Why Decision Trees?
As we saw in the last article introducing Decision Trees, decision trees can be used for classification or regression. But the same can be achieved with linear and logistic regression too. They are well tried and tested and are pretty useful in most situations, then why do we need decision trees?
There are a few characteristics of Decision Trees that makes them stand out as useful algorithms in specific situations.
1. They are highly interpretable.
If a patient falls in the last red box on the right and is diagnosed as diabetic, you know why. You can explain that this is a male and that his fasting sugars are around 180 and hence a diabetic, with a high probability.
Interpretability is an important need for many organizations to go with an algorithm. If something goes wrong with a business decision, you at least should be able to explain, what went wrong and correct it. If the interpretability is not present, many top stakeholders may be squirmy about accepting your algorithms.
2. It is a versatile algorithm. It can be used for classification or regression problems. We know that classification is used when the target variable is discrete and we use regression when it is continuous. So, in decision trees, we could check the purity or impurity based on the homogeneity of the class of the node for classification but could use something like the sum of squared errors (SSE) to find the lowest SSE point for a split in regression. i.e. by just changing the measure of purity, both classes can be handled.

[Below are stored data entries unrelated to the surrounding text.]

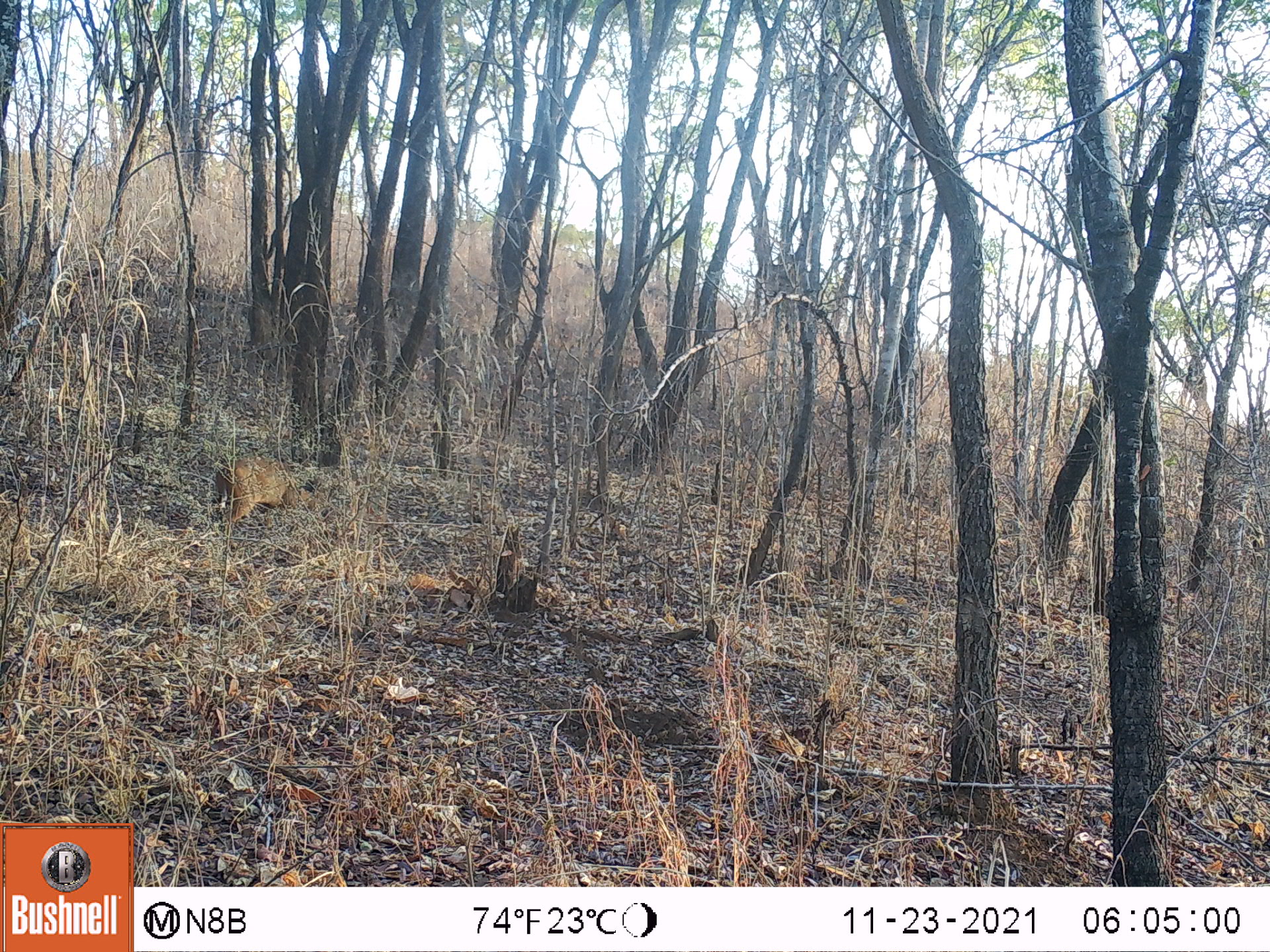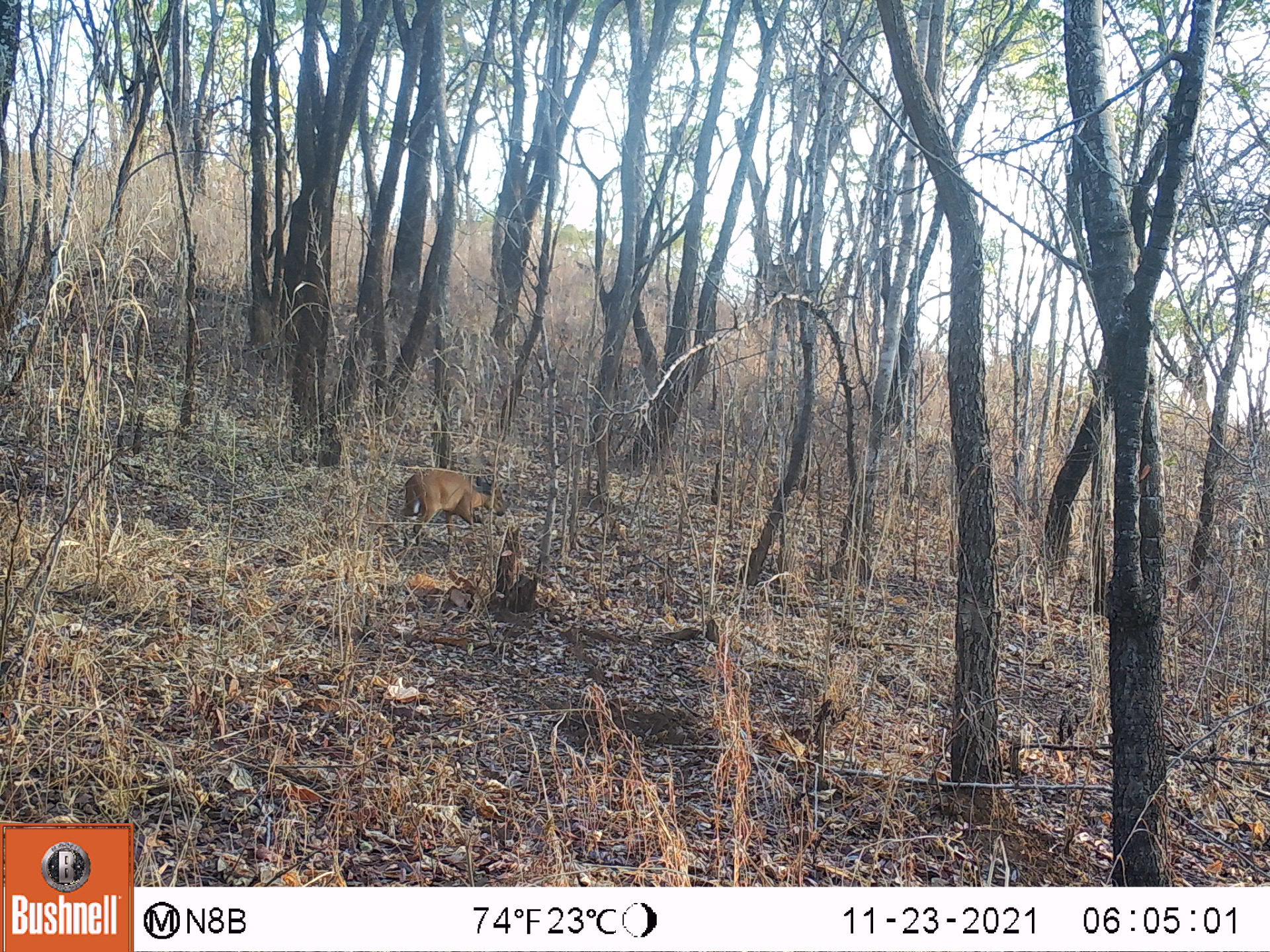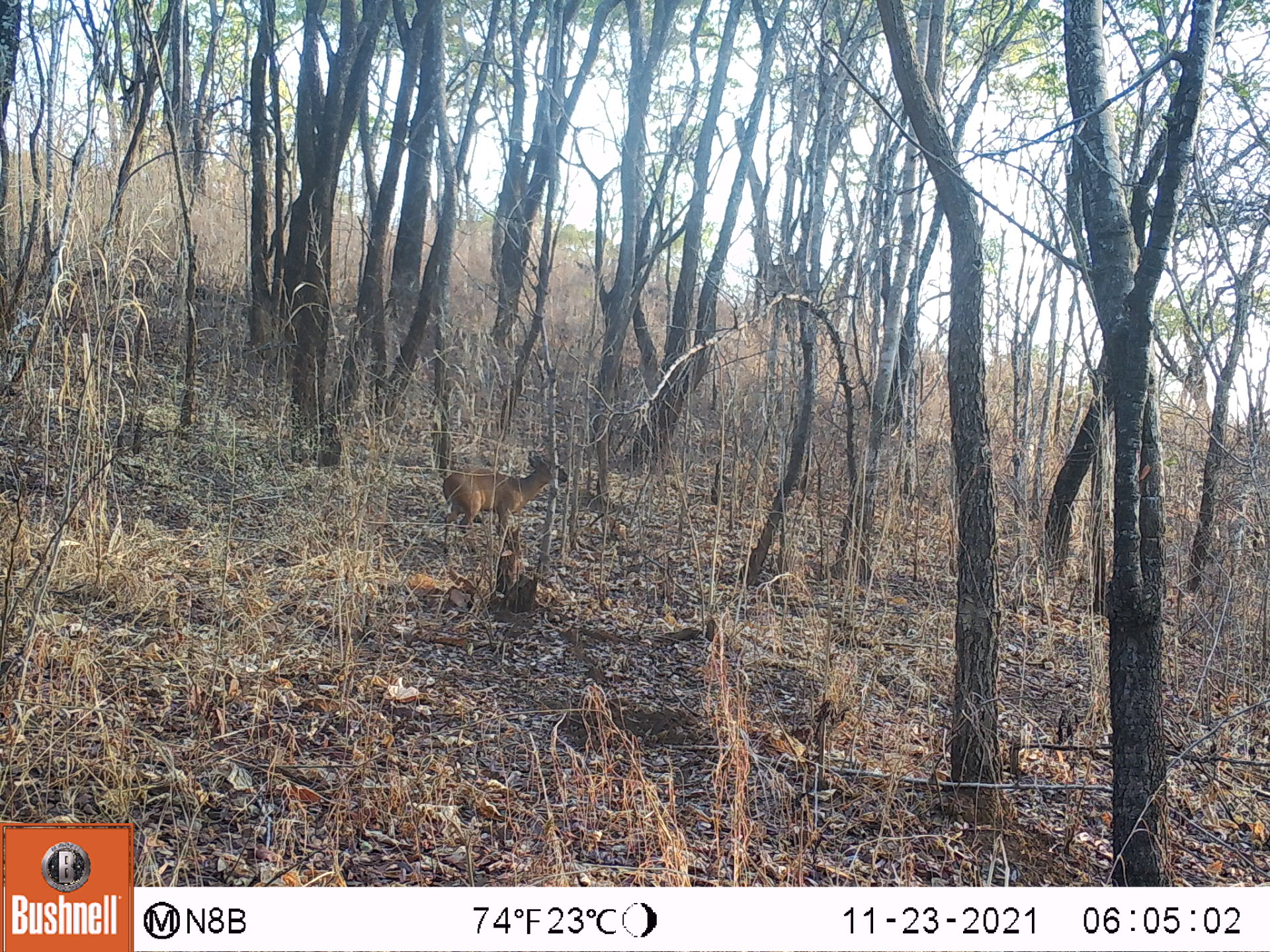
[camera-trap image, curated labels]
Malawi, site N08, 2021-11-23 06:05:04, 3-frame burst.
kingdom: Animalia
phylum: Chordata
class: Mammalia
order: Artiodactyla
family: Bovidae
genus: Cephalophorus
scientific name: Cephalophorus natalensis natalensis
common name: red duiker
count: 1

3. Decision trees handle multi-colinearity better than linear regression does. In fact, multi-colinearity does not matter here. We cannot interpret the linear regression well if multi-colinearity is not handled. But that is not the case here. Decision trees have no impact if the data is multi-colinear
4. Building the tree with splits is pretty fast and works well on large datasets too.
5. It is also scale-invariant. Unlike in linear regression, the importance is not given based on the varying scales. The values are compared only within an attribute and hence without scaling, you can use data for decision trees. You can refresh your memory on Feature Scaling in my earlier article.
6. Another important advantage of decision trees is that it can work with data that has a non-linear relationship between predictors and the target variable. It will partition that data into subsets that are probably linear. Hence creating a sufficient number of splits helps in dealing with non-linear relationships.
So it has carved its own niche in solving problems because of these advantages.
However, it has certain disadvantages too and that needs to be kept in mind as well when finally deciding to go with it or not
Decision Trees can create overly complex trees that lead to overfitting
They are also said to be an unstable model as they can vary largely with even small variations in training data
Also, they are not good for extrapolation. They can work well within the range of data used in the training
Decision trees can also create biased trees if the data has one class dominating. Hence the data set has to be balanced before fitting a decision tree
I plan to get into more details on building Decision Trees in the upcoming articles.